2000 yılında Türkiye’ye dönen Ertaş, yeniden sevenleriyle buluştu. Hayatı boyunca birçok ödül alan sanatçı, 2011 yılında İstanbul Teknik Üniversitesi Devlet Konservatuvarı tarafından fahri doktora unvanıyla onurlandırıldı. Eserleri, Anadolu insanının duygularını derinlemesine işleyerek Türk müziğine zenginlik kattı ve "Yaşayan İnsan Hazinesi" olarak UNESCO tarafından da tanınarak kültürel mirasa katkıları vurgulandı.
Neşet Ertaş, 25 Eylül 2012’de İzmir’de prostat kanseri nedeniyle 74 yaşında hayata veda etti. Yaklaşık 400 plak kaydı ve birçok kasetle Türk halk müziğine damgasını vuran Ertaş’ın eserleri, günümüzde de dinlenerek yaşatılmakta.
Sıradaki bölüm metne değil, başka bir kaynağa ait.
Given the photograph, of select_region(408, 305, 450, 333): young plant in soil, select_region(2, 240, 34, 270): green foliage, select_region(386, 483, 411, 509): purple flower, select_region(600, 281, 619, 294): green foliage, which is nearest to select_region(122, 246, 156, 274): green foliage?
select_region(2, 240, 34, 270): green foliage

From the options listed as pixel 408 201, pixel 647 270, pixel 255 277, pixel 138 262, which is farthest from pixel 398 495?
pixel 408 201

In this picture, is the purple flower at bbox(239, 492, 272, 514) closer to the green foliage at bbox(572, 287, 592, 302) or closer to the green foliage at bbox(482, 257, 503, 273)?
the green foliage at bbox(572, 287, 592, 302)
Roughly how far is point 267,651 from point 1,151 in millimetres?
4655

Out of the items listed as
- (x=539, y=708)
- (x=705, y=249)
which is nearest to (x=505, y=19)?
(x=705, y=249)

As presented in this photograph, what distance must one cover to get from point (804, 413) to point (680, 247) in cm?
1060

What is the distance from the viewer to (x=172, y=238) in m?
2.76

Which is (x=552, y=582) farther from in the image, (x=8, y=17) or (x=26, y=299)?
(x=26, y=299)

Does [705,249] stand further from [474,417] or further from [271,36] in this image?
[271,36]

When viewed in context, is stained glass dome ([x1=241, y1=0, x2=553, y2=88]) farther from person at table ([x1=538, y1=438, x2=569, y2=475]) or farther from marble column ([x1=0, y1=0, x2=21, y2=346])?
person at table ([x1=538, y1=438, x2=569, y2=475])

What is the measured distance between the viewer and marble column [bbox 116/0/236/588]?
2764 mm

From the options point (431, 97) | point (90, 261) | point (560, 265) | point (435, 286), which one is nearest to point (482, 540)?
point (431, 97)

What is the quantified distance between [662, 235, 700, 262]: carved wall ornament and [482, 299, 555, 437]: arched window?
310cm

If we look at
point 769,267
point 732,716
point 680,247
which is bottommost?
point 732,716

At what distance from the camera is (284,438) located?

Albüm listesinde yer alan bazı eserleri arasında "Ah Yalan Dünya", "Gönül Dağı", ve "Zülüf Dökülmüş Yüze" gibi unutulmaz türküler bulunmaktadır. Ertaş’ın hayatı ve eserleri, Prof. Dr. Erol Parlak tarafından iki ciltlik bir çalışmayla da okuyuculara sunulmuştur. Bozkırın sesi, Neşet Ertaş olarak hafızalarda sonsuza dek yaşayacaktır.